Fast forward a month, and I'm trying again. I have two pork bellies, this time, I started them off in Ziploc bags. I used 2.5% regular salt, 0.2% cure, and 2% white table sugar. After the first two days I saw quite a bit of moisture being pulled out. I continued turning every morning, but slowly over the past 9 days, the moisture seems to be "disappearing", again, almost as if the bacon is sucking the moisture back up. I doubt it could be due to the moisture evaporating through the bag, as it seems like the moisture disappeared almost overnight for both of them.

Am I not using enough salt? Or am I doing something else wrong?

Please help!
 
So my first of bacon I every did was vac sealed.
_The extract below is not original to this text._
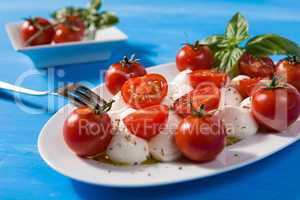 Closeup if Italian caprese with mozzarella, cherry tomatoes and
Small amount of liquid after 9 days.. everyone said it the best
They ever had...
 
You are doing good....  Try leaving it in the bag for 14 days...   Rinse...  put on wire racks in the refer to "bloom" and dehydrate a bit for 7 more days...    then smoke as you like...   I like cold smoke ~70 deg. F with hickory for 4 ish hours...    longer with milder woods..  then I let it sit in the refer on wire racks again to mellow for a week or so...  

I find the wire rack rest period in the refer, intensifies the bacon flavor... 

Here's an experiment I just completed....

http://www.smokingmeatforums.com/t/265232/more-bacon-dry-rub-cured-7-4-7-16-7-17-7-18-7-23

I screwed up using maple syrup...  It burned when cooked...  I told my daughter to bake it at 225, on a wire rack in the oven, so the syrup would not burn and she said it was awesome...  good maple flavor and excellent smoke....   
 
 
You are doing good....  Try leaving it in the bag for 14 days...   Rinse...  put on wire racks in the refer to "bloom" and dehydrate a bit for 7 more days...    then smoke as you like...   I like cold smoke ~70 deg. F with hickory for 4 ish hours...    longer with milder woods..  then I let it sit in the refer on wire racks again to mellow for a week or so...  

I find the wire rack rest period in the refer, intensifies the bacon flavor... 

Here's an experiment I just completed....

http://www.smokingmeatforums.com/t/265232/more-bacon-dry-rub-cured-7-4-7-16-7-17-7-18-7-23

I screwed up using maple syrup...  It burned when cooked...  I told my daughter to bake it at 225, on a wire rack in the oven, so the syrup would not burn and she said it was awesome...  good maple flavor and excellent smoke....   
Wow, I didn't realize bacon needed that long to really work out. I figured it took just a week or two in the fridge with the cure, then rinsed, and then smoked at 250 for a few hours and then done. I guess I've got a bit more time to spend with these fellas after all. I bought a case of pork bellies from Coscto for about $130 (about 50 pounds) so maybe I should start another batch soon. I'd hate to get into another month without bacon! Haha.

Thank you very much for the info. I'll need to get some wire racks for the fridge that I've got these in if they are needing to sit uncovered in the fridge for a week. Looks like another long, long, two weeks of waiting haha.